Traoré face à la crise : le Burkina Faso sollicite secrètement la Côte d’Ivoire

La situation économique du Burkina Faso atteint un point de non-retour. Sous la direction du capitaine Ibrahim Traoré, le régime de transition a franchi une ligne rouge en dépêchant une délégation officielle à Abidjan. Objectif : obtenir une aide financière urgente, malgré les déclarations passées de rupture avec les voisins régionaux.
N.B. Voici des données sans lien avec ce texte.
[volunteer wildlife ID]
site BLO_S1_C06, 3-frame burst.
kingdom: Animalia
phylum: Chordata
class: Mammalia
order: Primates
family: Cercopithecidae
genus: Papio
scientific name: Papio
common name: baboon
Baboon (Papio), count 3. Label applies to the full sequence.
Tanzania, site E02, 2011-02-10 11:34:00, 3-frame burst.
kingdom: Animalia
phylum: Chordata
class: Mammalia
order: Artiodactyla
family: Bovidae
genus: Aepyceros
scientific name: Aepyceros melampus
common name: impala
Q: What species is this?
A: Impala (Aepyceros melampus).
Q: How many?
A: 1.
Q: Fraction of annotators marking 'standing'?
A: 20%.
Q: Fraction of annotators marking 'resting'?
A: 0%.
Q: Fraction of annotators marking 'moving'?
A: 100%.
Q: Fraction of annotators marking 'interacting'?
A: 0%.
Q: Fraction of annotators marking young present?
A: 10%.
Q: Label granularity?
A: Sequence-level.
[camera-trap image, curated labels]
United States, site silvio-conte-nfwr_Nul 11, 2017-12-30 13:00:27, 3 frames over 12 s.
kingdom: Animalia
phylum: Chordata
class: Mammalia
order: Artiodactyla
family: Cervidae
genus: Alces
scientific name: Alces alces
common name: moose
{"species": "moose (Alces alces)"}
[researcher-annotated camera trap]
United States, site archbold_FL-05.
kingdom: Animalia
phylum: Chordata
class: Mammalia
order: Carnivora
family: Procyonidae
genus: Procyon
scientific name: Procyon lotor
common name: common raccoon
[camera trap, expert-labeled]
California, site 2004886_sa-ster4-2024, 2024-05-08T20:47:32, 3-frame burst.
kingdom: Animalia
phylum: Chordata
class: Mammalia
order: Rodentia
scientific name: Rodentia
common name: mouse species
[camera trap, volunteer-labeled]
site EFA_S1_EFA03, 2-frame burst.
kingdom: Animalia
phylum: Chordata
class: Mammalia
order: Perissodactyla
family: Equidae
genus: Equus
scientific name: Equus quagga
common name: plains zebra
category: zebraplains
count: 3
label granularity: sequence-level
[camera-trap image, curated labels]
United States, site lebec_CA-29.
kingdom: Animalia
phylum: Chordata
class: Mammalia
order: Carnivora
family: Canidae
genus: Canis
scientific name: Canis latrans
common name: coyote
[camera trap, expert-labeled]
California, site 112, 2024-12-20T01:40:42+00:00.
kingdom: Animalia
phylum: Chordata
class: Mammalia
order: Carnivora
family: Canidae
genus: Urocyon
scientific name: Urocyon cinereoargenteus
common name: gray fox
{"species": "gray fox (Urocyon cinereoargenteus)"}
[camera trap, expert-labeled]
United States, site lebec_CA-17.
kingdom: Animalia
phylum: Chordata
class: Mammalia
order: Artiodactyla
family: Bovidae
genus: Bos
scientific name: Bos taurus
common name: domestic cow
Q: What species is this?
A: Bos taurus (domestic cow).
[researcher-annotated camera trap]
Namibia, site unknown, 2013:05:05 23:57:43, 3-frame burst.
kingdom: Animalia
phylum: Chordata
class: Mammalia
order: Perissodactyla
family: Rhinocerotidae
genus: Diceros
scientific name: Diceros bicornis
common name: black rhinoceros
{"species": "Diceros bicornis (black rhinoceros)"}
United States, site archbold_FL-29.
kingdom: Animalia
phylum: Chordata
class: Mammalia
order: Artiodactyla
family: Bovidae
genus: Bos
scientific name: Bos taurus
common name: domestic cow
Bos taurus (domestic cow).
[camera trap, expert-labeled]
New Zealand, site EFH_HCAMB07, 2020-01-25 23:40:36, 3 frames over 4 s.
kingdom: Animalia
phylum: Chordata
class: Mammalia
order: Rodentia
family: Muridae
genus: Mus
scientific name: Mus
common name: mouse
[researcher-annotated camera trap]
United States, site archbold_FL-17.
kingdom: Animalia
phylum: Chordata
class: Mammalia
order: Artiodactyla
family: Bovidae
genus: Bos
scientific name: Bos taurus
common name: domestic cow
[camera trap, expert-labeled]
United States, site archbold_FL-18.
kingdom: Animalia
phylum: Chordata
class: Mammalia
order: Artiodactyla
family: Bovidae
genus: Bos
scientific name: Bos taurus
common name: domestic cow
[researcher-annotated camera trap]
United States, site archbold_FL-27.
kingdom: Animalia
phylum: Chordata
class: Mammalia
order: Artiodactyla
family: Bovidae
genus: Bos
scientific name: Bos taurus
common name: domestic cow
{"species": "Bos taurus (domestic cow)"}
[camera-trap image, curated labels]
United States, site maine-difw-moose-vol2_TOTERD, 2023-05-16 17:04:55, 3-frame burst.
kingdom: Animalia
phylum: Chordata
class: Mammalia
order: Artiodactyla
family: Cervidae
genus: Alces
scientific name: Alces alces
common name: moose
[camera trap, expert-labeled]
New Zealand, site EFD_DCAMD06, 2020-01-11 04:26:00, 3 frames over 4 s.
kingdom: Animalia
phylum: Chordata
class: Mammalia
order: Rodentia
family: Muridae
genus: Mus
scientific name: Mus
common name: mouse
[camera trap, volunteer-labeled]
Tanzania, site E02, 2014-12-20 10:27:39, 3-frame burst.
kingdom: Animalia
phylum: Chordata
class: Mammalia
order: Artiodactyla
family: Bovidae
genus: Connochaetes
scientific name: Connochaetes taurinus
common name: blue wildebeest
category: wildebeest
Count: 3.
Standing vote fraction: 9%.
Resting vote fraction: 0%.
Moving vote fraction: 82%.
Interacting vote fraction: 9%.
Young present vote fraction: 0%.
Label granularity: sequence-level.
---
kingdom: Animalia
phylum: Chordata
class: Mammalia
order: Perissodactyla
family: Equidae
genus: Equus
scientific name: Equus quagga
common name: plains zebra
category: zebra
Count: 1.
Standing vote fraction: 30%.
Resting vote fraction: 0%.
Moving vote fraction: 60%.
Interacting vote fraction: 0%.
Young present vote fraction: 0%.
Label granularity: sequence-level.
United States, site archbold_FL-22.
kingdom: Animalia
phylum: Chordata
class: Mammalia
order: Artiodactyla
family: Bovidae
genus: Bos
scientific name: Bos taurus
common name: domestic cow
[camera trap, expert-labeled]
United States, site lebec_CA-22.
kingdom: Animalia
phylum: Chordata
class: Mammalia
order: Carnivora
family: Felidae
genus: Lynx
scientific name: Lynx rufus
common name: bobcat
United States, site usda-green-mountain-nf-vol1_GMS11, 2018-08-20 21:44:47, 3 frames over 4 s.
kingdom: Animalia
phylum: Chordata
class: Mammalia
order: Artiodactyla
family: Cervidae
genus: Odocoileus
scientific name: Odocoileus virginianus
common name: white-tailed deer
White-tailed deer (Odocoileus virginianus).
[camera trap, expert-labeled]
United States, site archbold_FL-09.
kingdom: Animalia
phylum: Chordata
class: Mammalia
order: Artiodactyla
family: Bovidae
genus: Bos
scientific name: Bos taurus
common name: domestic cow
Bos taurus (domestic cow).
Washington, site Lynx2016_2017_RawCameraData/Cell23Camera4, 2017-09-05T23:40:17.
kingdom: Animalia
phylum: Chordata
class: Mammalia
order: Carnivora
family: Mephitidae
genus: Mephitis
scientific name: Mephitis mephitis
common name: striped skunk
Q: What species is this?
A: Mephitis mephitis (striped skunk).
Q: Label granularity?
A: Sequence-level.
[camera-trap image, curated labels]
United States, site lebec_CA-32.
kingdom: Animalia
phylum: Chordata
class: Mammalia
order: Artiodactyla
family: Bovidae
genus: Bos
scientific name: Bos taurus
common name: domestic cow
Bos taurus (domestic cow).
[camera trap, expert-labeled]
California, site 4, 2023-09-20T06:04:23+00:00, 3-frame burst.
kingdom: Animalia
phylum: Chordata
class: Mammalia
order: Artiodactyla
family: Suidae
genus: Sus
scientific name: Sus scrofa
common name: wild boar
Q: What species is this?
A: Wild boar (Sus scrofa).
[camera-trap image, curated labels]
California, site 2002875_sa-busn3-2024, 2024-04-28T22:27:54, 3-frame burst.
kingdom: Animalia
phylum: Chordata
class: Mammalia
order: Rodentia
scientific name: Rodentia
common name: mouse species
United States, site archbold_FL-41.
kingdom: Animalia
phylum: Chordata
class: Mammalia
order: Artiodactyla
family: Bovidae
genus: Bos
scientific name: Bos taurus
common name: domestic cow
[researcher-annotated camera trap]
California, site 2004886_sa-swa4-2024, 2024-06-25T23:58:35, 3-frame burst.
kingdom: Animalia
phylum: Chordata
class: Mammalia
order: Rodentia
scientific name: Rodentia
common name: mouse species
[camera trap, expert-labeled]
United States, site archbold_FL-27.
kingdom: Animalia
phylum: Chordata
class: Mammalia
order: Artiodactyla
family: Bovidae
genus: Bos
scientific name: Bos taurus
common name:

L’impasse financière du Burkina Faso

Les caisses de l’État burkinabè sont vides. Après des mois de discours sur l’autonomie et la souveraineté, le capitaine Ibrahim Traoré doit désormais admettre l’échec de sa stratégie. Les dépenses militaires colossales et l’isolement diplomatique ont épuisé les ressources nationales, laissant peu d’alternatives pour financer les besoins essentiels de la transition.

Cette démarche auprès de la Côte d’Ivoire n’est pas anodine. Elle révèle une réalité crue : le Burkina Faso ne peut plus compter sur ses propres moyens. Les fonds exceptionnels et les taxes patriotiques mis en place se sont avérés insuffisants pour stabiliser la situation économique, forçant le pouvoir à une solution qu’il critiquait jusqu’alors.

Un revirement diplomatique aux conséquences majeures

Le capitaine Ibrahim Traoré se retrouve dans une position délicate. D’un côté, il a régulièrement dénoncé l’influence de la Côte d’Ivoire, accusée de déstabilisation régionale. De l’autre, il doit aujourd’hui solliciter discrètement son aide financière pour éviter l’effondrement budgétaire. Une contradiction qui fragilise sa crédibilité et celle de son régime.

Cette demande d’aide marque un tournant. Le capitaine Traoré, qui avait fait de la souveraineté un pilier de sa politique, doit désormais assumer le fait que la réalité économique prime sur l’idéologie. La gestion des finances publiques du Burkina Faso, autrefois présentée comme autonome, révèle ses limites face aux défis concrets.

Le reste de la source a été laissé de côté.